A long non-coding RNA ( lncRNA ) called NEAT1 acts as a scaffold for paraspeckles by recruiting many RNA-binding proteins that are involved in development, cancer, and neurodegeneration. NEAT1 is essential for the formation and maintenance of paraspeckles: in the absence of NEAT1 they do not reform again after transcription inhibition, and switching off the NEAT1 gene leads to the loss of paraspeckles.

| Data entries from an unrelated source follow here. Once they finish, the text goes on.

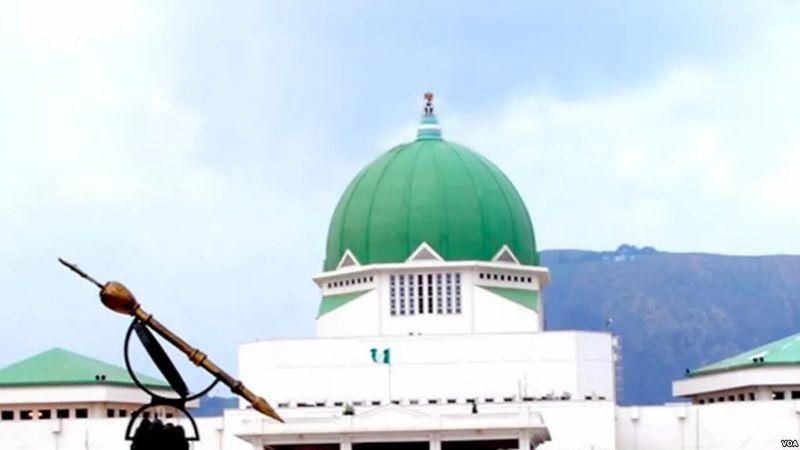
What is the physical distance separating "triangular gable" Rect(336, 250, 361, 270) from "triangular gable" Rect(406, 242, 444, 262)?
2.30 m

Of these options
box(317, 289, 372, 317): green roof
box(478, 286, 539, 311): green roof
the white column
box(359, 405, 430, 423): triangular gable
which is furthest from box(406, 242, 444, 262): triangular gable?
the white column

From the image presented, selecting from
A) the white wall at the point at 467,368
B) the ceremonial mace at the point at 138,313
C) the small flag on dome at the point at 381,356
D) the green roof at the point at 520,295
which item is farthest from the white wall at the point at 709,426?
the ceremonial mace at the point at 138,313

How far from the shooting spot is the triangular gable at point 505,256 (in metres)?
93.5

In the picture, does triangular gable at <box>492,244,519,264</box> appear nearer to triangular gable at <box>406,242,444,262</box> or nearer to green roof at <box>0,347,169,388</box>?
triangular gable at <box>406,242,444,262</box>

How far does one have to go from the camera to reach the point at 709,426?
9106 cm

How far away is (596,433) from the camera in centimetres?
8806

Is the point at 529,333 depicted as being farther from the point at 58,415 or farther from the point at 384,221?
the point at 58,415

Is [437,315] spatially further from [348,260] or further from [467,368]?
[348,260]

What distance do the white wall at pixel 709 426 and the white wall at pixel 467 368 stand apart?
1838 mm

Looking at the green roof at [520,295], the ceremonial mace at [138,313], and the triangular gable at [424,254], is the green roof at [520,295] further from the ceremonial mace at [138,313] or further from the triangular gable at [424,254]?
the ceremonial mace at [138,313]

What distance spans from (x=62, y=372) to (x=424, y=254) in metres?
16.1

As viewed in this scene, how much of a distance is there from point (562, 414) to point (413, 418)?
696 cm

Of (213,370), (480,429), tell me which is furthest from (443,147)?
(213,370)

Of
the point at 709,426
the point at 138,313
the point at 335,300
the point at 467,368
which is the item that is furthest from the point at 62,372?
the point at 138,313
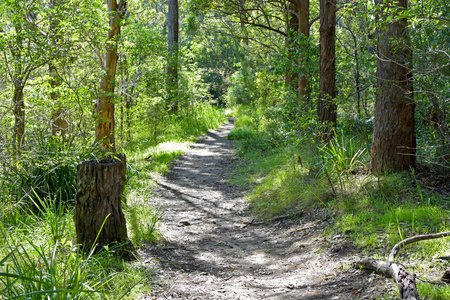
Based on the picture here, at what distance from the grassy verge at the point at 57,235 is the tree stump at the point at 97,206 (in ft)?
0.57

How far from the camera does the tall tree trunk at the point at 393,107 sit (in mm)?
5242

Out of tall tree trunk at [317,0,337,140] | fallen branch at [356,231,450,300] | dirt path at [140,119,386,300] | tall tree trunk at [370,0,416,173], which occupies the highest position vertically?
tall tree trunk at [317,0,337,140]

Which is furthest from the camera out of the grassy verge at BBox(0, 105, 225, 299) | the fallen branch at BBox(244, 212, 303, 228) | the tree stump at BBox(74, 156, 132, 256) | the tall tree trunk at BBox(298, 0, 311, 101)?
the tall tree trunk at BBox(298, 0, 311, 101)

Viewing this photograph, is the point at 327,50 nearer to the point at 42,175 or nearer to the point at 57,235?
Result: the point at 42,175

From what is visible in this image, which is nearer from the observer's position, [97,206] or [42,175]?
[97,206]

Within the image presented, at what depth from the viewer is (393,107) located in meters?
5.33

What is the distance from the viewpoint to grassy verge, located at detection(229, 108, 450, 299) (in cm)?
342

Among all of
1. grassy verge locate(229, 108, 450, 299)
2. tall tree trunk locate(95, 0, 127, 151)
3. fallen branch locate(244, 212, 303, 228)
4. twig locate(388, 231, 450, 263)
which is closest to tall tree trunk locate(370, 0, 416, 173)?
grassy verge locate(229, 108, 450, 299)

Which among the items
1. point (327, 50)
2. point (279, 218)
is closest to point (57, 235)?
point (279, 218)

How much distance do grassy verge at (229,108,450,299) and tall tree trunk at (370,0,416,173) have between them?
26 centimetres

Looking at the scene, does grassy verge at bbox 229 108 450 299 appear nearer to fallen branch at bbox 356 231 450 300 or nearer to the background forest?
the background forest

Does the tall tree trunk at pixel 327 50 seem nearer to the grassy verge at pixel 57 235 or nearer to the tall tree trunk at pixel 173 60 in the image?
the grassy verge at pixel 57 235

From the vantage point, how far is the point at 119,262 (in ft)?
12.6

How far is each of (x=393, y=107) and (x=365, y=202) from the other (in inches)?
58.9
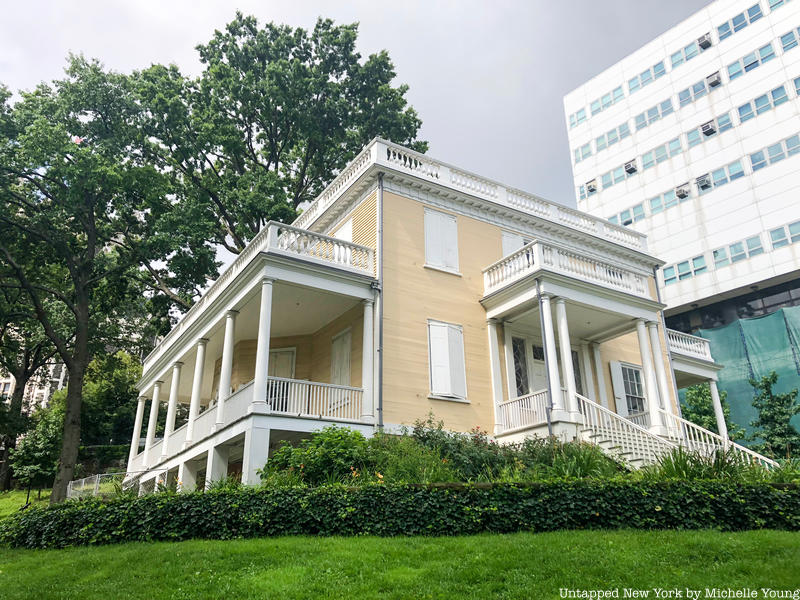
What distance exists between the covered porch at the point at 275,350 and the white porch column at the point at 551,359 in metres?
4.38

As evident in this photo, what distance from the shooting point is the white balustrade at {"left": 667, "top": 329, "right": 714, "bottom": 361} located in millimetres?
23641

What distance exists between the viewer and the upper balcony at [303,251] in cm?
1550

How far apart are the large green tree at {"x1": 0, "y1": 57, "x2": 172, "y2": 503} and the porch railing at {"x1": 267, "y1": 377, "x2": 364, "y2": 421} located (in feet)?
35.6

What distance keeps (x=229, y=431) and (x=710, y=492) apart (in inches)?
393

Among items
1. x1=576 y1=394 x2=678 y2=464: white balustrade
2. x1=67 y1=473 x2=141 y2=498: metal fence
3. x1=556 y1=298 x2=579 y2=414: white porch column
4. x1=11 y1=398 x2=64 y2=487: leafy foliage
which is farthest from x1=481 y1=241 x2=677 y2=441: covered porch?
x1=11 y1=398 x2=64 y2=487: leafy foliage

Genes coding for NEAT1 and MALAT1 are typically located close together in mammalian genomes, somewhat removed from the nearest protein-coding gene. They are both ncRNA (non-coding RNA) accumulated in the cell nucleus . Another feature of NEAT1 and MALAT1 is that the long RNAs transcribed from each gene are both cleaved at their 3 'ends to produce an unusual small tRNA -like molecule. This could be a trademark of some nuclear ncRNAs. Both of these ncRNAs have been shown to localize to specific locations in the cell nucleus, MALAT1 within nuclear speckles and NEAT1 at locations that are adjacent to adjacent nuclear speckles. With NEAT1 it has been shown that they localize in paraspeckles and that the NEAT1 RNA is also essential for the integrity of the paraspeckles.

Two isoforms of NEAT1 are transcribed, NEAT1_v1 and NEAT1_v2 (also known as MEN-ϵ and MEN-β). They overlap in about 3-4 kb of their sequence on the 5 'side. Both transcripts localize in paraspeckles in mouse and human cells. The limitation of NEAT1 to paraspeckles is greater than that of DBHS proteins such as NONO, which is also abundant in the caryoplasm. NEAT1_v2 is stabilized by special triple helix structures. NEAT1_v2 forms the paraspeckle core, while NEAT1_v1 is used as a minor factor. While other protein components of paraspeckles are also found diffusely throughout the caryoplasm, the NEAT1-RNA occurs almost exclusively in paraspeckles.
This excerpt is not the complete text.